Al Agha explains that as Gaza is barricaded from all sides, by land and sea, Israel’s move to “warn” trapped civilians before an attack was useless.
“You are living in 360 square kilometres. Wherever you move in Gaza, you are not safe. My family were moving from our home to another place, and they were shelled there because there is no safe place. If they hit the north, you go south. They will hit the south, so you go to the east. Then they will hit the east.”
Since Israel-Hamas fighting began on July 8, at least 2,092 Palestinians have been killed, according to a recent AP report. On the Israeli side, the death toll is 68, including 64 soldiers, three civilians and a Thai worker.
Al Agha arrived in Kuala Lumpur in April after being appointed Ambassador to Malaysia by Palestinian President Mahmoud Abbas. Prior to his posting here, Al Agha served as the Palestinian ambassador to the Maldives and Sri Lanka.
“Malaysia has sent a delegation of 83 people, including 30 doctors, to Gaza. This is just part of the assistance given to us by our brothers and sisters in Malaysia and we hope that other countries will also do the same.
"We hope, God willing, that the situation will be better,” he says, thanking Malaysia for the continuous support to the Palestinian cause throughout the years.
The past few weeks have been equally difficult for former Palestinian Ambassador to Malaysia Ahmad Al Farra, who says he lost nine family members in just one day.
Al Farra’s cousins, including five children, were killed in a missile attack while they were in their home in Gaza.
“My family were only given 57 seconds to leave (their home) after a warning missile was fired at the building they were in. They could not take anything, so they ran into the street,” says Al Farra, adding that the buildings were destroyed by F-16 fighter jets.

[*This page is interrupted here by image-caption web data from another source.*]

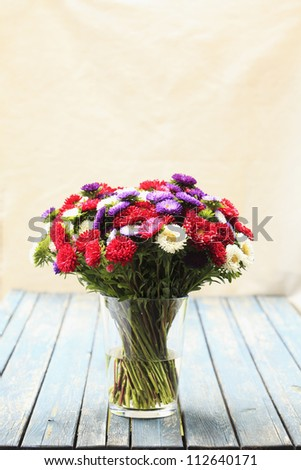 Multicolored daisy flower bouquet on a wooden table. (shallow focus)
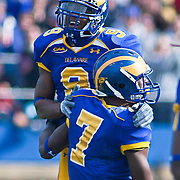 Delaware CB (#9) Anthony Walters and LB (#7) Kyle Hunte celebrate after stopping Villanova on fourth down. No.1 Delaware loses to No. 15 Villanova 28-21 on a brisk Saturday afternoon at Delaware stadium in Newark Delaware...Delaware will have to wait until Sunday 11/21/10 to receive a NCAA Tournament playoff berth.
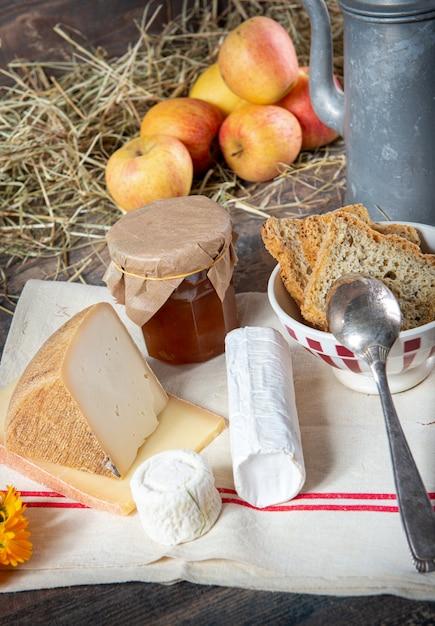 Diversi formaggi francesi con mele su paglia Foto Premium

“(Out) in the street, another plane in the sky hunted and shot at them. They killed my cousins after they left the building. There were people running outside, including children, and they killed them all,” he relates, his voice growing noticeably strained.
Al Farra still has four sisters and a brother living in Gaza. Among those shot down were the young daughters and sons of Al Farra’s cousin, aged between one and 12.
Many more of his cousins have also been killed in the past, most of them in their homes or at work.
As he shows images of deceased relatives during this interview – some of them smiling at the camera and some wrapped in burial shrouds – Al Farra says that many are unwilling or unable to abandon their homeland.
“They don’t want to leave. I told my brother that I would try to find a way for him to come to Malaysia for a break but he said, ‘How can I leave my family here?’ He has 15 grandsons and four children there,” says Al Farra.
“He told me he could not leave without his family, that he could not live away from them. He said, ‘We have our land, our houses, our farms.’ Nobody can leave his land.”
He adds that when he offered to help his brother financially, his sibling asked: “What should I do with the money?”
“They are not allowed to leave the house, and there are no markets around. They are under curfew and they cannot leave, so money will be useless to them,” Al Farra says.
He points out that material goods such as medicines, food and construction materials are more practical in the present circumstances.
Al Farra, who was the Palestinian ambassador to Malaysia from 1982 to 1996, says that the deaths of Palestinians are a collective burden faced by those living in the area.
“This Israeli aggression against our people in Palestine has not affected my family and me only, but affected the whole Palestinian people. We felt that we sacrificed for Palestine, like any other family there.”
The clash in Gaza escalated after the abduction of three Israeli teenagers in the West Bank which the Israeli government blamed on Hamas and which Hamas had denied. The conflict reached its peak on July 8 with Israel’s launching of Operation Protective Edge.